Local customers now make up 40 percent of the mix and are boosting sales of smaller designer brands.
Hipper, younger-skewing luxury brands such as Jacquemus and Courrèges have opened spaces that are on par with their own-brand boutiques at 1,300 square feet. The group has focused on bringing in 20 newer brands, including Toteme, Victoria Beckham and Zimmermann, among others.
These brands are especially important in reaching local customers who are interested in discovering new designers, Lemoine said. While the smaller brands play on par with the luxury price point, they have an added air of newness and creativity that drives sales for the local customer. That client is also younger.
The appeal drives foot traffic. “The floor enables us to recruit the most new customers,” he said of the young designer level.
Younger, creative brands such as Officine General and The Frankie Shop are also dotted among the designer labels.
“We really did a deep dive into the data to understand which brands are cross-selling together,” he said. “They are speaking to the same customers as the designer brands.”
Galeries Lafayette also used data to discover that costume jewelry was cross-selling with the contemporary brands, thus the company elevated the experience with a more open section.
Bringing in digital-native brands such as Rouje and Balzac Paris has been a key driver of growth on the contemporary level, as those brand fans and their social media communities will seek out the physical space. “It has helped us to recruit new customers, and helped Balzac to recruit new customers. We had a complete convergence of strategy,” he said.
The company is also looking to grow its two in-house private labels, the multicategory brand Galeries Lafayette and the contemporary label Jodhpur. To revamp, the company clarified the brands and combined categories such as babies and kids to streamline the offerings, such as within the Galeries Lafayette label, and is moving with a collaboration strategy, such as a just-launched cashmere twinset with Lou Doillon. Jodhpur recently completed a 360 revamp for its workwear.
Moving footwear from the basement to the fourth floor — the largest shoe department in Europe — has also been a boost. “It’s a huge traffic builder,” said Lemoine. “It has helped us to have good traffic on the three floors underneath.”
Its resale section Restore, opened in 2021, has been repositioned to sit across from the contemporary brands. “It’s cross-selling a lot [because] it’s exactly the same customers who love to mix contemporary and secondhand.”

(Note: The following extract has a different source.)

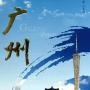 广东今日民生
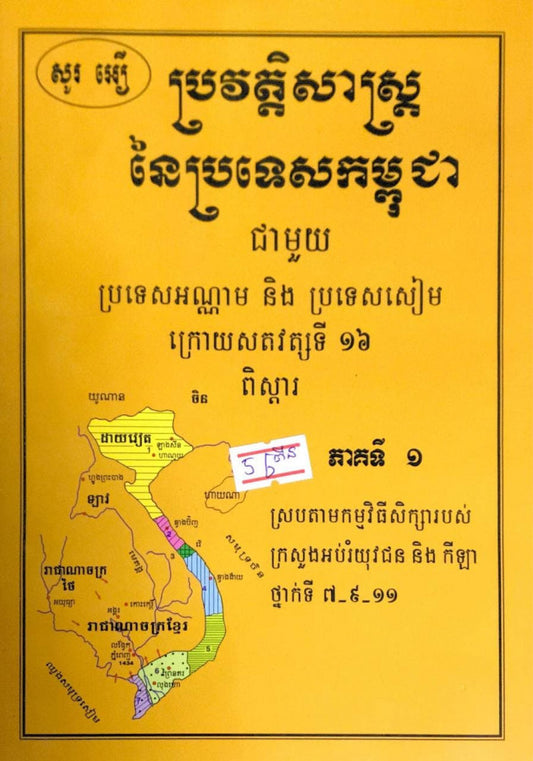 ប្រវត្តិសាស្រ្តនៃប្រទេសកម្ពុជា-ភាគ១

Much of those sales are accessories and handbags, including Hermès, a brand which is not carried in the store, Lemoine said. The store works with specialist sourcing partners to secure authentic products.
As the retailer strengthens its omnichannel offering, online sales are now roughly on par with one of its large regional department stores, such as its outpost in Nice, Lemoine said.
The company is also continuing to adapt its store on Avenue des Champs-Élysées, which opened in 2019.
“We were a little bit too niche and not inclusive enough, so we have tried to be a little bit sharper in our selection,” he said. It is now positioned as more of a launchpad for newer brands. For example, the South Korean brand System was successfully trialed there before moving to the Boulevard Haussmann flagship location.
The department store will next revamp its three-story, dedicated menswear building, beginning in 2025. “We are clearly leading in the men’s business among the department stores thanks to our [stand-alone] store, which has been there since the 1960s. We have really high ambitions [in that category]. It’s growing, and we are developing our leadership about it.”